• [Stated goal A]: Reproduce the passage of the Jeff Goldblum interview starting at "JEFF GOLDBLUM: K-U-R-T?" and ending at "jazz pianist, right?".
• [Stated goal B]:
Answer these questions using the Jeff Goldblum interview:
(i) How old is Jeff Goldblum?
(ii) At which hotel did the conversation take place?
(iii) What kind of singer is Kurt Elling?

-- begin Excerpt provided --

Jeff Goldblum is 61. In person, even more than on screen, he looks, say, 48—tops. What keeps this inimitable, endlessly entertaining actor so spry and svelte that he can slip into off-the-rack Margiela suits? According to him, it's a steady intake of greens (chopped or liquefied), and a steady output of comically articulate work, like the kind he delivers in Wes Anderson's The Grand Budapest Hotel (in theaters now) and Roger Michell's Le Week-End (opening March 14 in limited release).
Catching up with DETAILS at Soho's Crosby Street Hotel (after our first chat at Budapest's Berlin premiere), Goldblum took the reins and kicked off the conversation himself, opening the door for a spirited, freewheeling chat about music, salad-making techniques, and, of course, style.
JEFF GOLDBLUM: What's your name?
DETAILS: I'm Kurt.
JEFF GOLDBLUM: K-U-R-T? You don't know a singer named Kurt Elling, do you?
DETAILS: I don't.
JEFF GOLDBLUM: Oh, I recommend that you do, especially if you like jazz, He's a well-respected jazz singer. Look up Kurt Elling.
DETAILS: I'll do that. I know you like jazz; you're a jazz pianist, right?

-- end Excerpt provided --
-- begin Provided data --

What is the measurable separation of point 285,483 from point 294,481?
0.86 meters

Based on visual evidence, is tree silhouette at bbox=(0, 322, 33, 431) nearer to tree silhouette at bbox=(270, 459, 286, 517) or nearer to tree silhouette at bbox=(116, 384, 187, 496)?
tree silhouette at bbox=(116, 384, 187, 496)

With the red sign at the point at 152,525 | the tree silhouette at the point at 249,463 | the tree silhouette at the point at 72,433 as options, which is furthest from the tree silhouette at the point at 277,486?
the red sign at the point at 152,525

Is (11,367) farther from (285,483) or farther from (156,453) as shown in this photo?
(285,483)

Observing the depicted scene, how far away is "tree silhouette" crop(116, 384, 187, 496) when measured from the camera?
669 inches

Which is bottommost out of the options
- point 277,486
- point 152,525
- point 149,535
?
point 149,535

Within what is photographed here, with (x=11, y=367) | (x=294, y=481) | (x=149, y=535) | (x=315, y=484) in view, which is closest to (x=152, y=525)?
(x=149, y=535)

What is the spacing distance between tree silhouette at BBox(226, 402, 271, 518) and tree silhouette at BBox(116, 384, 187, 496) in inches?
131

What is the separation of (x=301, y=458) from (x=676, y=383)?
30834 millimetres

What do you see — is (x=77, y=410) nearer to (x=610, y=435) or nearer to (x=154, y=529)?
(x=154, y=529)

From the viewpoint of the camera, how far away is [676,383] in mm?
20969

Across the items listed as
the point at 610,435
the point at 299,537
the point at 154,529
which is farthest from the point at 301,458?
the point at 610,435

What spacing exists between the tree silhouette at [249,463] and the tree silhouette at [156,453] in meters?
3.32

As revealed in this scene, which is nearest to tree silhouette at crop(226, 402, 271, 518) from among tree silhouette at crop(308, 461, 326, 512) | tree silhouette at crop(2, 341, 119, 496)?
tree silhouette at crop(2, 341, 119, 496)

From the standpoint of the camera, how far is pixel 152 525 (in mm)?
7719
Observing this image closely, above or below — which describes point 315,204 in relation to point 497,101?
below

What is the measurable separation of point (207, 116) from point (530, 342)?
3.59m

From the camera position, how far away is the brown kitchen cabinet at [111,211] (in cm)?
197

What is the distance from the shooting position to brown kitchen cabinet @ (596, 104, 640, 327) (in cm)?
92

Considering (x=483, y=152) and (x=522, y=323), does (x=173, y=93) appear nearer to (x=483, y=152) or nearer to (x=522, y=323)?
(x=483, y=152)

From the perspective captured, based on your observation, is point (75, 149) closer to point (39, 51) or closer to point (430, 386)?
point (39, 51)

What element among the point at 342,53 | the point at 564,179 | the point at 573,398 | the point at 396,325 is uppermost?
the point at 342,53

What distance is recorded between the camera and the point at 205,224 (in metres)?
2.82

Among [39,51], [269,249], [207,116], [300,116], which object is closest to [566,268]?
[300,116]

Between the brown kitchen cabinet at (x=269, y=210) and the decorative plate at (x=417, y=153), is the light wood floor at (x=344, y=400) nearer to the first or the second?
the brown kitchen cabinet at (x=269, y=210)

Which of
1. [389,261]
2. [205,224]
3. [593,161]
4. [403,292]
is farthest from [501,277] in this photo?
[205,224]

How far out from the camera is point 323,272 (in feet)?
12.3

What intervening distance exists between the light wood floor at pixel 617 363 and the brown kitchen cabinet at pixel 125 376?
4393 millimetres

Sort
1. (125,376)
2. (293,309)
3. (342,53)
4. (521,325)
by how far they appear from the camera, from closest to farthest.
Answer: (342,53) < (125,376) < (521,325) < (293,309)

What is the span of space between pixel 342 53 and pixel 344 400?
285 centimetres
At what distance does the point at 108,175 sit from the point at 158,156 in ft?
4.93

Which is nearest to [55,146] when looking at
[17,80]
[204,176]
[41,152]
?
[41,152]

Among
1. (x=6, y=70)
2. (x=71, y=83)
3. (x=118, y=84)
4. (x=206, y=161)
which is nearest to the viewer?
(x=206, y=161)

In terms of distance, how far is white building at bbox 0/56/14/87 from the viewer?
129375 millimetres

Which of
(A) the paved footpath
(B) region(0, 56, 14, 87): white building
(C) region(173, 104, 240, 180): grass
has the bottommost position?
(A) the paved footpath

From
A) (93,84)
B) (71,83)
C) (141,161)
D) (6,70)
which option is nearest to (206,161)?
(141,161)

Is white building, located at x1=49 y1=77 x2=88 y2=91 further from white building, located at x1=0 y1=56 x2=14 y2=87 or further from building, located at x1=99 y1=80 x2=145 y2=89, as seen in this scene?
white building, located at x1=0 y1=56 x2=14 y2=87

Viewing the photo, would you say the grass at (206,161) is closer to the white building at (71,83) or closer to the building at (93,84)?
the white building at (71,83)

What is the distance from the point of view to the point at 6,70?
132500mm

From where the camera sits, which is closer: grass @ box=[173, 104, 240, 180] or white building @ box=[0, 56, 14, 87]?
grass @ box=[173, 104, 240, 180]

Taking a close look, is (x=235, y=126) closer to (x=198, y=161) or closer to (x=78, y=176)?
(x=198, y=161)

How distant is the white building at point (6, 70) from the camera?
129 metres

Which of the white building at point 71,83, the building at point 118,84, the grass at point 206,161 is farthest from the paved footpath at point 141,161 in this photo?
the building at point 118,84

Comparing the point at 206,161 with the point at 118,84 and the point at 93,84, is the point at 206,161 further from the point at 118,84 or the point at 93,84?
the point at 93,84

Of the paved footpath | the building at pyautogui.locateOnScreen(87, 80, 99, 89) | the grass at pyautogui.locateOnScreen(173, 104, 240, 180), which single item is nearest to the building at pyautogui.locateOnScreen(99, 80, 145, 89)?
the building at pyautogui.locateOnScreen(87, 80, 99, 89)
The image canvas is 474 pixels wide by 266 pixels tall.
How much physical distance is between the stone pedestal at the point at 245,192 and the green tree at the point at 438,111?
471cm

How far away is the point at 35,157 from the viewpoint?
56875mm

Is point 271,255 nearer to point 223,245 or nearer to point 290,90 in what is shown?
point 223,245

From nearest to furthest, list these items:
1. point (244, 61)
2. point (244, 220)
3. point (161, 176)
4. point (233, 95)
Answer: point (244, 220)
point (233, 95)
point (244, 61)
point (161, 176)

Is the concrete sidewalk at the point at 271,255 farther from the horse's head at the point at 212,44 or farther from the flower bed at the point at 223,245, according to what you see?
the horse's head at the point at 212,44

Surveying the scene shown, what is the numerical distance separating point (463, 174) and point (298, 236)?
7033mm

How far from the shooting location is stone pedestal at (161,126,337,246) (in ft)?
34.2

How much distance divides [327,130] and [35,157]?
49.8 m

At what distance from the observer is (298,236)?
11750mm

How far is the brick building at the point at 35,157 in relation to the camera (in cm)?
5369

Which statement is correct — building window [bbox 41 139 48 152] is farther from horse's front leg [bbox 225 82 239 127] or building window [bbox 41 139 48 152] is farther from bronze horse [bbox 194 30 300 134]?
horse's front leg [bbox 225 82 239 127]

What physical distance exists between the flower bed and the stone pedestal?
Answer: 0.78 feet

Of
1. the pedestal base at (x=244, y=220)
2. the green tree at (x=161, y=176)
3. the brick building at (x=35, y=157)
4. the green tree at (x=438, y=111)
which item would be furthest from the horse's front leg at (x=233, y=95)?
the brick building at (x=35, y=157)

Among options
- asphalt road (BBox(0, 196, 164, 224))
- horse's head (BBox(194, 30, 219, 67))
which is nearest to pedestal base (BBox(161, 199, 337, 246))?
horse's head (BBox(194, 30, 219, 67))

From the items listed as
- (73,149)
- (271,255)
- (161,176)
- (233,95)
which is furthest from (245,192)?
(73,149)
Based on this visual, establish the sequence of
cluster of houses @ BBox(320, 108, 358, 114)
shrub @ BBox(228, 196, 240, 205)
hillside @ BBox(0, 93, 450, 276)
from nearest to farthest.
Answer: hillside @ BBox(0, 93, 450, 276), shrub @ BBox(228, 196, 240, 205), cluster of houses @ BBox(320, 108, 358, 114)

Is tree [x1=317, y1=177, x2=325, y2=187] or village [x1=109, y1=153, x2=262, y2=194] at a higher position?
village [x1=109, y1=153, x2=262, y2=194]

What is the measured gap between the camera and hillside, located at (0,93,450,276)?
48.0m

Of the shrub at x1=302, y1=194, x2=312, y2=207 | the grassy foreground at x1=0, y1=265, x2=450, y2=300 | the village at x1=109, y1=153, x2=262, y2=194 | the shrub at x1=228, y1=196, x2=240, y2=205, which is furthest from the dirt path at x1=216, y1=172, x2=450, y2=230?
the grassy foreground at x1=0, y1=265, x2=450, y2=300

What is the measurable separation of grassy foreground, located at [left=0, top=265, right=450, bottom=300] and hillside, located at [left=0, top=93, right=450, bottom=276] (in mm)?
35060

-- end Provided data --

• [Written reply A]:
JEFF GOLDBLUM: K-U-R-T? You don't know a singer named Kurt Elling, do you?
DETAILS: I don't.
JEFF GOLDBLUM: Oh, I recommend that you do, especially if you like jazz, He's a well-respected jazz singer. Look up Kurt Elling.
DETAILS: I'll do that. I know you like jazz; you're a jazz pianist, right?

• [Written reply B]:
(i) He is 61.
(ii) Soho's Crosby Street Hotel.
(iii) A well-respected jazz singer.